How to ship safer by wrapping new features in flags, measuring impact, and rolling back fast.

JDJohn Doe

Ship Fast, Hide Risk

Feature flags let you merge early, release selectively, and back out without redeploying. This guide uses PostHog + Next.js to keep changes small, observable, and reversible.

Flags are not just toggles—they are contracts for rollback.

The Minimal Flag Hook

import posthog from "posthog-js";
 
export function useFlag(flag: string, fallback = false) {
  const [enabled, setEnabled] = useState(fallback);
 
  useEffect(() => {
    const ph = posthog;
    if (!ph) return setEnabled(fallback);
    setEnabled(ph.isFeatureEnabled(flag));
    const off = ph.onFeatureFlags(() => setEnabled(ph.isFeatureEnabled(flag)));
    return () => off();
  }, [flag, fallback]);
 
  return enabled;
}

Rollout Steps (Do Them in Order)

  1. Create the flag in PostHog (description + owner + expiry date).
  2. Ship the code behind useFlag("new-onboarding") with a safe fallback.
  3. Enable for internal team only; validate metrics are flowing.
  4. Gradually ramp to 10% → 25% → 50% while watching error logs and conversion.
  5. Decide: graduate, iterate, or kill. Archive flags you keep off.
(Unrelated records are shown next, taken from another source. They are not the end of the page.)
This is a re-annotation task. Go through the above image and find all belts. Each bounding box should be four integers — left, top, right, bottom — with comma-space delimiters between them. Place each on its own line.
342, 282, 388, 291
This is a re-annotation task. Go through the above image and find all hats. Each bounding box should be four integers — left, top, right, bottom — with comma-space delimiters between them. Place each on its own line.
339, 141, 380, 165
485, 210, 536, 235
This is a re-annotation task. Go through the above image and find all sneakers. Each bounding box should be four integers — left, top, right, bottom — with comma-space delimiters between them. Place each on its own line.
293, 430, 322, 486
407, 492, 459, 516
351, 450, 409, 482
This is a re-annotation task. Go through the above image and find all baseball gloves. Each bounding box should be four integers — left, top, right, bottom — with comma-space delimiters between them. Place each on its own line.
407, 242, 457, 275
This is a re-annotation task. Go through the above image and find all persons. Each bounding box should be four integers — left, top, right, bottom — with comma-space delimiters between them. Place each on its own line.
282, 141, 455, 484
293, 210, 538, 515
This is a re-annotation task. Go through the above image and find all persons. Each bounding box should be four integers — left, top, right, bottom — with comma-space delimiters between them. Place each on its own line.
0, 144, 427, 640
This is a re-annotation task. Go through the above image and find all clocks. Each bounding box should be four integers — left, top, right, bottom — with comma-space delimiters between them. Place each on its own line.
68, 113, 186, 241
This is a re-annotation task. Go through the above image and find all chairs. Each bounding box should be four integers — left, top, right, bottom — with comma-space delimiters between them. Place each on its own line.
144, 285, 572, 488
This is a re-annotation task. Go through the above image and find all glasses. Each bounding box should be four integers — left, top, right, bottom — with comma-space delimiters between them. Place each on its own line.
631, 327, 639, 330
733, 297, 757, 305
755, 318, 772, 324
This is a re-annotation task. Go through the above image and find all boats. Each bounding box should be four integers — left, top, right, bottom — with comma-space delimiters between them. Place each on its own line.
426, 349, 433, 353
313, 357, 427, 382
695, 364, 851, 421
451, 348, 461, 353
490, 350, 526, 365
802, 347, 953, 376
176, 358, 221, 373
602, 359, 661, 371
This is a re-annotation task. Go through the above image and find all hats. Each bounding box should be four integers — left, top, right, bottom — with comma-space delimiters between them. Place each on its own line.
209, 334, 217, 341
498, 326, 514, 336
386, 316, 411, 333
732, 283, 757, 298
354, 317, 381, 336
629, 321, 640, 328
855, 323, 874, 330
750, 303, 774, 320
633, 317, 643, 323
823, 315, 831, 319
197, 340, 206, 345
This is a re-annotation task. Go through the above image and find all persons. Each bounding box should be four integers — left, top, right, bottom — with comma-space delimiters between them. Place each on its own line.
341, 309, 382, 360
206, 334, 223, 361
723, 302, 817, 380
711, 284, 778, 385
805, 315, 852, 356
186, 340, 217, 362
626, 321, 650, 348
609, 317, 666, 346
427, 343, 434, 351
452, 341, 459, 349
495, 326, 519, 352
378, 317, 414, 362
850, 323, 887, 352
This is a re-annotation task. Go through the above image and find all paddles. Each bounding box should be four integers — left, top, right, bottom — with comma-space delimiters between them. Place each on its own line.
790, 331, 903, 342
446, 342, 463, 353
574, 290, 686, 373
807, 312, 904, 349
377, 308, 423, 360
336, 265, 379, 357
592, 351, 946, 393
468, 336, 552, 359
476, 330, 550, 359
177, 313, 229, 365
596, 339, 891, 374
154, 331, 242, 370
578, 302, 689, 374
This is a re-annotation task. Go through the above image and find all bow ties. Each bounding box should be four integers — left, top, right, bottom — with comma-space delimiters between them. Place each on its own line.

Flags without owners or expiry dates become debt. Add both when you create the flag to force cleanup.

Instrument the Experiment

export function OnboardingButton() {
  const useNewFlow = useFlag("new-onboarding", false);
 
  const handleClick = () => {
    posthog.capture("onboarding_clicked", { variant: useNewFlow ? "new" : "old" });
    // route users to the right experience
  };
 
  return (
    <Button onClick={handleClick}>
      {useNewFlow ? "Start the faster flow" : "Start onboarding"}
    </Button>
  );
}

Metrics to Watch

StageMetricExpected Direction
ExposureFlag exposure eventsFlat → increasing
ConversionOnboarding completion rateUp
StabilityError rate (Sentry/Logs)Flat/Down
RetentionD1/D7 activationUp

When to Kill a Flag

  • The flag is off for 14 days and has no owner.
  • The new variant is strictly worse on the primary metric.
  • The code path complicates debugging or doubles test cases.

Removing flags is a feature, not cleanup—every deleted flag makes the next launch calmer.